**Excerpted data:**
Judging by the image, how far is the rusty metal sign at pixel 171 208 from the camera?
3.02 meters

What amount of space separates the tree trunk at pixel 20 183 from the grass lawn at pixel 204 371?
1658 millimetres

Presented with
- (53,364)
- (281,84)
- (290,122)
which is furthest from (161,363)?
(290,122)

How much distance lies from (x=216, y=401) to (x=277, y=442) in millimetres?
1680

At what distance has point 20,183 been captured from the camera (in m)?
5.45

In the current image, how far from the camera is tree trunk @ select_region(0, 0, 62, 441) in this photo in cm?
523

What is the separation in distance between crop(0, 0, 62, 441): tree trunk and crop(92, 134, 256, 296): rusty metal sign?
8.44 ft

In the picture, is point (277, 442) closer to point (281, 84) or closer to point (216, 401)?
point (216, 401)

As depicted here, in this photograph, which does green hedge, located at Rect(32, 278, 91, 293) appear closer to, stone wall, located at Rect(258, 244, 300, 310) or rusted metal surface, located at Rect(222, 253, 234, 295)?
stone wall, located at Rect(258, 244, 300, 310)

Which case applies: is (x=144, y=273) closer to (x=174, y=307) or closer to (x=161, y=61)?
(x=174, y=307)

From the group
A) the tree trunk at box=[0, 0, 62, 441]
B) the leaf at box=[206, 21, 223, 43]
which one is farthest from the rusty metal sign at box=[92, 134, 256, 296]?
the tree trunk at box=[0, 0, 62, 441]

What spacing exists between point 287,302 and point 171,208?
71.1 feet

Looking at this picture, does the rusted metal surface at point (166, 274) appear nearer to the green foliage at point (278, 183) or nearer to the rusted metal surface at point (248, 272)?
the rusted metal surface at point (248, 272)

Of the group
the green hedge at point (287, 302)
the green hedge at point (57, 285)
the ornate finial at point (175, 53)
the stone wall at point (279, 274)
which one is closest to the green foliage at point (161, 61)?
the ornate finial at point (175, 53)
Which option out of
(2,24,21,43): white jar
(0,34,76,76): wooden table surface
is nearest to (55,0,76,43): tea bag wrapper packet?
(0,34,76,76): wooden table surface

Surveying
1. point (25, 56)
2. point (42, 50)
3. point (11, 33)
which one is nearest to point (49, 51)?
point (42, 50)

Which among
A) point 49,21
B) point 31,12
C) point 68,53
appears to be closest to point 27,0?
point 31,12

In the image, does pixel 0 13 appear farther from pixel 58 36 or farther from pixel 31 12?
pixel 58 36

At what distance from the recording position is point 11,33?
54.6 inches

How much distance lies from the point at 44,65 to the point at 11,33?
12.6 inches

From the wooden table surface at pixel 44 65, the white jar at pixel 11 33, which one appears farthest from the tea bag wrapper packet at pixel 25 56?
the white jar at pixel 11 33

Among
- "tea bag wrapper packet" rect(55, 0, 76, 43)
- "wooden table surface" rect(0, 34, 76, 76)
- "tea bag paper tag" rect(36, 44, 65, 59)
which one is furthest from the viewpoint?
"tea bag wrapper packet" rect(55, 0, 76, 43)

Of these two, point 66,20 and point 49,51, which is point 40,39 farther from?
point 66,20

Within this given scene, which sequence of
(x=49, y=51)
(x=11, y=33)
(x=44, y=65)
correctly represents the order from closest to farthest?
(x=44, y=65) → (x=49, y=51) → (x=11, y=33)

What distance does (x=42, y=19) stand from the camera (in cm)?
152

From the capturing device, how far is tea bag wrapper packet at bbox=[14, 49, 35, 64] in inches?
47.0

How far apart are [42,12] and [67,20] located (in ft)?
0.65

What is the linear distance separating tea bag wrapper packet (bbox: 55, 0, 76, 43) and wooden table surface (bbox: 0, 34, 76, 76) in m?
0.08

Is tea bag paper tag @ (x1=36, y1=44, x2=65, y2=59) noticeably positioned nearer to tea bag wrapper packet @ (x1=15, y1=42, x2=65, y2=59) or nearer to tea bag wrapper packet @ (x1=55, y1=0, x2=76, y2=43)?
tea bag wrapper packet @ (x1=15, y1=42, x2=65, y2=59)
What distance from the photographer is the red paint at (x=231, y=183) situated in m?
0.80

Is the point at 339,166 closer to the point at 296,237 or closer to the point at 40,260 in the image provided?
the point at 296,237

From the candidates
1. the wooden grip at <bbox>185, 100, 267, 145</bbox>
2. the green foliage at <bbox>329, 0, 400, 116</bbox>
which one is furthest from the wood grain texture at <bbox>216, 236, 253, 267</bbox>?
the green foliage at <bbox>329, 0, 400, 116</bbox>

**Request:** Could you reproduce the material above with "rusty metal sign" swapped for "corroded metal sign" at every occurrence and everything else unchanged?

**Finished exercise:**
Judging by the image, how far is the corroded metal sign at pixel 171 208 from the camera?
3.02 meters

What amount of space separates the tree trunk at pixel 20 183 from the grass lawn at pixel 204 371?
1658 millimetres

Presented with
- (53,364)
- (281,84)
- (290,122)
which is furthest from (161,363)?
(290,122)

How much distance lies from (x=216, y=401) to (x=277, y=442) in millimetres?
1680

At what distance has point 20,183 been captured from the camera (in m)?
5.45

In the current image, how far from the camera is tree trunk @ select_region(0, 0, 62, 441) in this photo in cm?
523

What is the separation in distance between crop(0, 0, 62, 441): tree trunk and crop(92, 134, 256, 296): corroded metal sign?
8.44 ft

In the picture, is point (277, 442) closer to point (281, 84) or closer to point (216, 401)?
point (216, 401)

As depicted here, in this photograph, which does green hedge, located at Rect(32, 278, 91, 293) appear closer to, stone wall, located at Rect(258, 244, 300, 310) or rusted metal surface, located at Rect(222, 253, 234, 295)?
stone wall, located at Rect(258, 244, 300, 310)

Which case applies: is (x=144, y=273) closer to (x=174, y=307) or closer to (x=161, y=61)?
(x=174, y=307)

From the group
A) the tree trunk at box=[0, 0, 62, 441]
B) the leaf at box=[206, 21, 223, 43]
which one is farthest from the corroded metal sign at box=[92, 134, 256, 296]?
the tree trunk at box=[0, 0, 62, 441]

What spacing exists between point 287,302 and point 171,208?
71.1 feet

Looking at this picture, does the rusted metal surface at point (166, 274) appear nearer to the green foliage at point (278, 183) or nearer to the rusted metal surface at point (248, 272)?
the rusted metal surface at point (248, 272)

Of the group
the green hedge at point (287, 302)
the green hedge at point (57, 285)
the ornate finial at point (175, 53)
the stone wall at point (279, 274)
which one is closest to the green foliage at point (161, 61)?
the ornate finial at point (175, 53)
Which option out of
(2,24,21,43): white jar
(0,34,76,76): wooden table surface
is nearest to (55,0,76,43): tea bag wrapper packet?
(0,34,76,76): wooden table surface

Surveying
1. point (25, 56)
2. point (42, 50)
3. point (11, 33)
which one is nearest to point (49, 51)?
point (42, 50)

Which among
A) point 49,21
B) point 31,12
C) point 68,53
appears to be closest to point 27,0?
point 31,12

In the image, does pixel 0 13 appear farther from pixel 58 36 or farther from pixel 31 12?
pixel 58 36

At what distance from the recording position is point 11,33?
54.6 inches

How much distance lies from the point at 44,65 to the point at 11,33?
12.6 inches

From the wooden table surface at pixel 44 65, the white jar at pixel 11 33, which one appears farthest from the tea bag wrapper packet at pixel 25 56?
the white jar at pixel 11 33

Among
- "tea bag wrapper packet" rect(55, 0, 76, 43)
- "wooden table surface" rect(0, 34, 76, 76)
- "tea bag paper tag" rect(36, 44, 65, 59)
which one is furthest from the viewpoint?
"tea bag wrapper packet" rect(55, 0, 76, 43)

Of these two, point 66,20 and point 49,51, which is point 40,39 farther from?
point 66,20

Within this given scene, which sequence of
(x=49, y=51)
(x=11, y=33)
(x=44, y=65)
correctly represents the order from closest to farthest?
(x=44, y=65) → (x=49, y=51) → (x=11, y=33)

What distance does (x=42, y=19) stand from the camera (in cm)?
152

From the capturing device, how far is tea bag wrapper packet at bbox=[14, 49, 35, 64] in inches?
47.0

How far apart are [42,12] and [67,20] located (in ft)?
0.65

What is the linear distance separating tea bag wrapper packet (bbox: 55, 0, 76, 43) and wooden table surface (bbox: 0, 34, 76, 76) in m?
0.08

Is tea bag paper tag @ (x1=36, y1=44, x2=65, y2=59) noticeably positioned nearer to tea bag wrapper packet @ (x1=15, y1=42, x2=65, y2=59) or nearer to tea bag wrapper packet @ (x1=55, y1=0, x2=76, y2=43)?
tea bag wrapper packet @ (x1=15, y1=42, x2=65, y2=59)
What distance from the photographer is the red paint at (x=231, y=183) situated in m?
0.80

Is the point at 339,166 closer to the point at 296,237 or closer to the point at 40,260 in the image provided?
the point at 296,237

From the candidates
1. the wooden grip at <bbox>185, 100, 267, 145</bbox>
2. the green foliage at <bbox>329, 0, 400, 116</bbox>
which one is furthest from the wood grain texture at <bbox>216, 236, 253, 267</bbox>?
the green foliage at <bbox>329, 0, 400, 116</bbox>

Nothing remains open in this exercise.